* _Given text_:
- Opening Delimiter -
Filing. Published in U.S. District Court for the District of Utah, Central Division on August 3, 2020 (Case no. 2:17-cv-00435-DBB-DAO).
Background. Plaintiff’s son received treatment at a RTC facility for 8 months. After the first 5 weeks, coverage was denied by TPA Defendant. Plaintiffs filed this lawsuit against Defendants United Healthcare Services, United Behavioral Health and Keysight Medical Plan. The Defendants moved to dismiss the Plaintiffs’ Parity Act claim outlined in the second amended complaint. But the lower court judge denied the motion, finding the Plaintiffs stated a plausible claim for an as-applied parity violation. Subsequently, Plaintiffs filed a discovery motion and Defendants now oppose the motion, arguing “the heart” of the Plaintiffs’ claims is the recovery of benefits under ERISA and, as such, discovery should be limited to the production of the administrative record.
Holding. Judge Daphne A. Oberg granted Plaintiffs motion to conduct discovery. The Court is permitting the Plaintiffs to conduct discovery on the Parity Act She also ruled that Defendants’ arguments directed at the relevance, scope, and proportionality of proposed discovery requests are premature at this time, since the discovery requests have not yet been served.
Analysis. Among other findings the Court reaffirmed that a Parity Act 1132 (a)(3) claim is legally and factually separate from an ERISA recovery of benefits 1132(a)(1)(B) claim. Therefore, additional discovery is necessary when the Plaintiffs allege an as-applied violation of the Parity Act. The Judge also noted that limiting discovery to the plan documents and prelitigation appeal record, as the Defendants propose, will improperly hamstring the Plaintiffs’ ability to prove a violation of the Parity Act as applied. As noted above, she also ruled that objections based on the relevance, scope and proportionality of the requests is premature that this juncture.
Editorial Comment. Similar to the DK v UBH case, it will be interesting to see whether the courts limit additional discovery motions in the future based on relevance, scope and proportionality as the details come out in specific cases. Hopefully, not.
- Closing Delimiter -
* _Task brief_:
Write out the stretch of the court ruling summary from "Analysis. Among other" through "that this juncture.", word for word.

* _Excerpted records_:
- Opening Delimiter -
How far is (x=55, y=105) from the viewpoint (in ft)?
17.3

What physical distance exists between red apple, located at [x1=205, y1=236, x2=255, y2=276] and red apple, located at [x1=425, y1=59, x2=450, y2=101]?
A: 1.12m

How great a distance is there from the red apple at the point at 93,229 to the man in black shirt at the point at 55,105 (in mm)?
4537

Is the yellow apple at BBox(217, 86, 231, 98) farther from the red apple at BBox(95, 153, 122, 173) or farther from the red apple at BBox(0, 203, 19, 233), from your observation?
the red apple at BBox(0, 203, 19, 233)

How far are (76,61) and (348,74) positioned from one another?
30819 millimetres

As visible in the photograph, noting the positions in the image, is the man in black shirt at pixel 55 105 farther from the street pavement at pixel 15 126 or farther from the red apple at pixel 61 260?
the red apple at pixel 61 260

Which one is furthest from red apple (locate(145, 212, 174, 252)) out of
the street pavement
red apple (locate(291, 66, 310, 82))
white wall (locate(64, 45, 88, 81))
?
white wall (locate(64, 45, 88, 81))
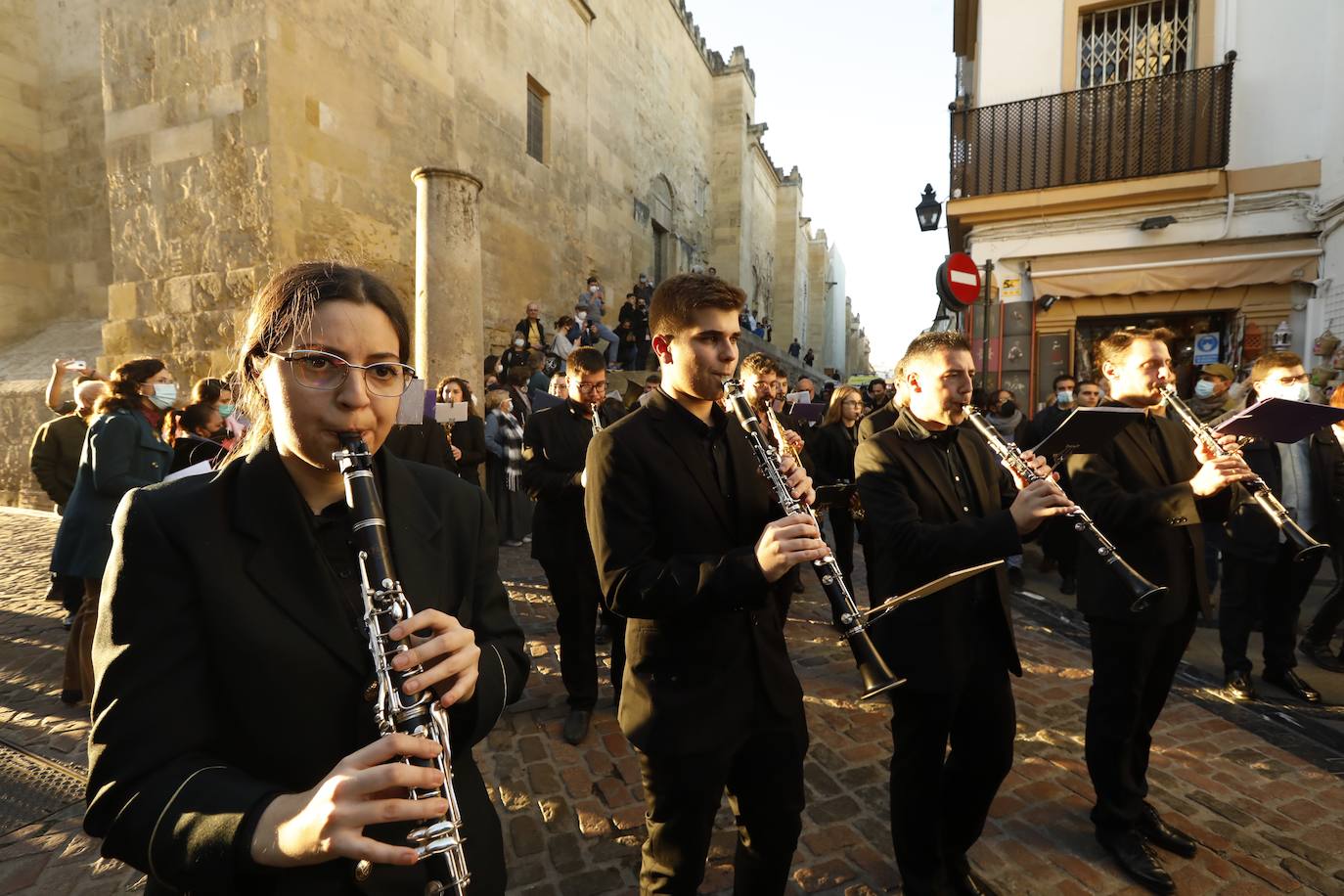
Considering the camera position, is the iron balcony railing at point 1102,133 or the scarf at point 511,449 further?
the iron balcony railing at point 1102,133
- Closing Delimiter -
- Opening Delimiter -
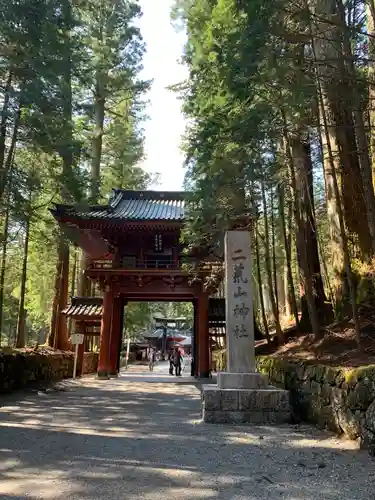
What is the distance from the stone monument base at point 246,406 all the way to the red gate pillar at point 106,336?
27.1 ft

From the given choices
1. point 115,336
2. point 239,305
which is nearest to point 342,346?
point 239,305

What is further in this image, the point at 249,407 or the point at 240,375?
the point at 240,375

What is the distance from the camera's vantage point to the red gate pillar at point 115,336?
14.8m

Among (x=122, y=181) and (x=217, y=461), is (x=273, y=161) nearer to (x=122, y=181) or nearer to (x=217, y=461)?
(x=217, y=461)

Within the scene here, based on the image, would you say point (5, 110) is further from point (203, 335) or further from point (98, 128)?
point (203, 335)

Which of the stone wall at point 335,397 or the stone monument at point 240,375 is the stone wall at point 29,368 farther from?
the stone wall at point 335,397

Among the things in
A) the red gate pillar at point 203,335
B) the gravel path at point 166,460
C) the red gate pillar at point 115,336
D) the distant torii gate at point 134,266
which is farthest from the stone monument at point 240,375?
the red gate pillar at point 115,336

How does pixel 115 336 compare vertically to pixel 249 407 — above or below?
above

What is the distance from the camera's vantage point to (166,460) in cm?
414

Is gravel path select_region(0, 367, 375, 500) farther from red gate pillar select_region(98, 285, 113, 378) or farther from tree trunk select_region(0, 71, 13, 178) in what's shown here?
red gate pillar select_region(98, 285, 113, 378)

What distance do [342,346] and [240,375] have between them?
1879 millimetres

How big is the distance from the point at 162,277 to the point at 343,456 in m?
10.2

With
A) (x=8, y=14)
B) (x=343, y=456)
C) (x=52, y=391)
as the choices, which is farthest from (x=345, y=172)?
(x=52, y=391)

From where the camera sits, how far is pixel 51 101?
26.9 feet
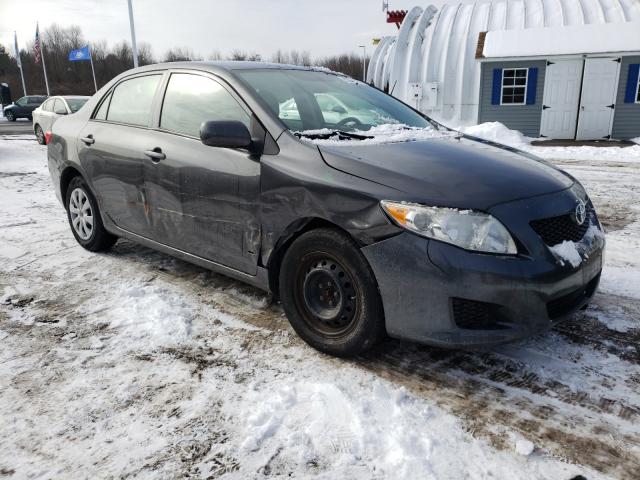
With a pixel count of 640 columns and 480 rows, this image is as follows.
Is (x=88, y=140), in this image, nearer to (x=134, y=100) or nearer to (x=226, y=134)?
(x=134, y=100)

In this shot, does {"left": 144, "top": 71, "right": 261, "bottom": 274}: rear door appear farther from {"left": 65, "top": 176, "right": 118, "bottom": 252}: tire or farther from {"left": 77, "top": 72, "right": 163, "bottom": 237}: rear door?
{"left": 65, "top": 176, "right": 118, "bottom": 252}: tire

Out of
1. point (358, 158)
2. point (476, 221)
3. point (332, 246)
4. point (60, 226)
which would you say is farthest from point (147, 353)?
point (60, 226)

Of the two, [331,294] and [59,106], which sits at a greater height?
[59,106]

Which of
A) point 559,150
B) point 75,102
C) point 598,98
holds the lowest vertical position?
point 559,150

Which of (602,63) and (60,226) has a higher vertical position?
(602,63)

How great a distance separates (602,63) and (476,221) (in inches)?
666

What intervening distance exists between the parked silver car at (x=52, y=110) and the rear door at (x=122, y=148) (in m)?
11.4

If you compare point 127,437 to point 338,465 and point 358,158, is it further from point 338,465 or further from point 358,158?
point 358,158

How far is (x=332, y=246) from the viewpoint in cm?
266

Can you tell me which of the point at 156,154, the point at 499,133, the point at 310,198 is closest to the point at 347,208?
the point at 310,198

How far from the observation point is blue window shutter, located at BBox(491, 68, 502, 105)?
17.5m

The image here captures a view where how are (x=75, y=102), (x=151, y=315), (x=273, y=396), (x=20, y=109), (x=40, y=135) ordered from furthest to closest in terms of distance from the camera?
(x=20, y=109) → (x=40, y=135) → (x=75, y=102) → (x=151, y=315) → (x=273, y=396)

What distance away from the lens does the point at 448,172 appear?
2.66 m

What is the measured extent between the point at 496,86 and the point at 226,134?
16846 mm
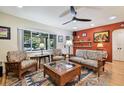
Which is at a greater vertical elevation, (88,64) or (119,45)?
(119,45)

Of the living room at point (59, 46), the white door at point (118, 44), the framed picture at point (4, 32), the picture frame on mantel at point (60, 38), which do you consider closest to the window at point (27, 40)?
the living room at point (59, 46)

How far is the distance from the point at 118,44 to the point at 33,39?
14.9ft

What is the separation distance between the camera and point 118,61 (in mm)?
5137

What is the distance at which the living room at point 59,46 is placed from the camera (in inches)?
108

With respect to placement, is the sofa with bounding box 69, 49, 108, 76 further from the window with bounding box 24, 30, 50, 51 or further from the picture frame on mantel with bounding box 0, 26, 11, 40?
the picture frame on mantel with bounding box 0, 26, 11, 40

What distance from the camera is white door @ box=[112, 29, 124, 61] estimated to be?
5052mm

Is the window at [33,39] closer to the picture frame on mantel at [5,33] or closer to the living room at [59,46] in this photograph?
- Closing Delimiter -
- Opening Delimiter -
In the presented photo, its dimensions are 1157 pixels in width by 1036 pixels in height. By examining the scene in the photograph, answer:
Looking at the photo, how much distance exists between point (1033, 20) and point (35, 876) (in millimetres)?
- Closing Delimiter -
* _Answer to the problem_:
Analysis. Among other findings the Court reaffirmed that a Parity Act 1132 (a)(3) claim is legally and factually separate from an ERISA recovery of benefits 1132(a)(1)(B) claim. Therefore, additional discovery is necessary when the Plaintiffs allege an as-applied violation of the Parity Act. The Judge also noted that limiting discovery to the plan documents and prelitigation appeal record, as the Defendants propose, will improperly hamstring the Plaintiffs’ ability to prove a violation of the Parity Act as applied. As noted above, she also ruled that objections based on the relevance, scope and proportionality of the requests is premature that this juncture.